*SHORT PROBLEM*. Turn the lines of the material into a Markdown table with the columns "No." and "Text". Number each row and skip blank lines, and leave the pictures out.

*TASK INPUTS*.
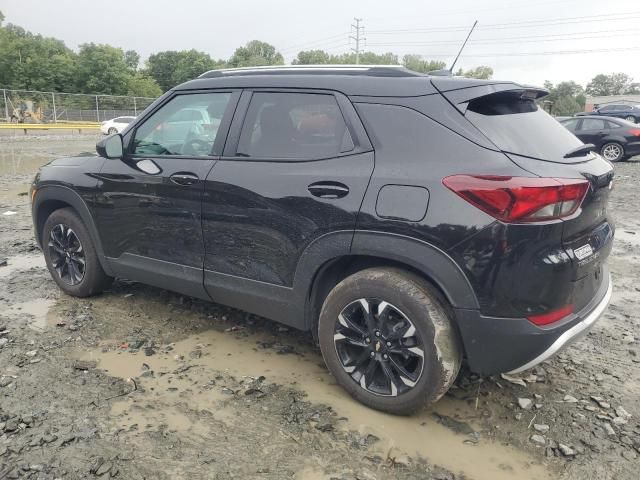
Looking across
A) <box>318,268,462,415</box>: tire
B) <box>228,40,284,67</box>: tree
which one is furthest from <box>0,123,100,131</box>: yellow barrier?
<box>228,40,284,67</box>: tree

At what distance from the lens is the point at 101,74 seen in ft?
185

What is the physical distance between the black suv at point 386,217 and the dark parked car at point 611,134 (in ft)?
50.9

*RESULT OF THIS TASK*.
| No. | Text |
|---|---|
| 1 | Looking across |
| 2 | A) <box>318,268,462,415</box>: tire |
| 3 | B) <box>228,40,284,67</box>: tree |
| 4 | which one is furthest from <box>0,123,100,131</box>: yellow barrier? |
| 5 | <box>228,40,284,67</box>: tree |
| 6 | At what distance from the lens is the point at 101,74 seen in ft? |
| 7 | 185 |
| 8 | What is the physical distance between the black suv at point 386,217 and the dark parked car at point 611,134 (in ft)? |
| 9 | 50.9 |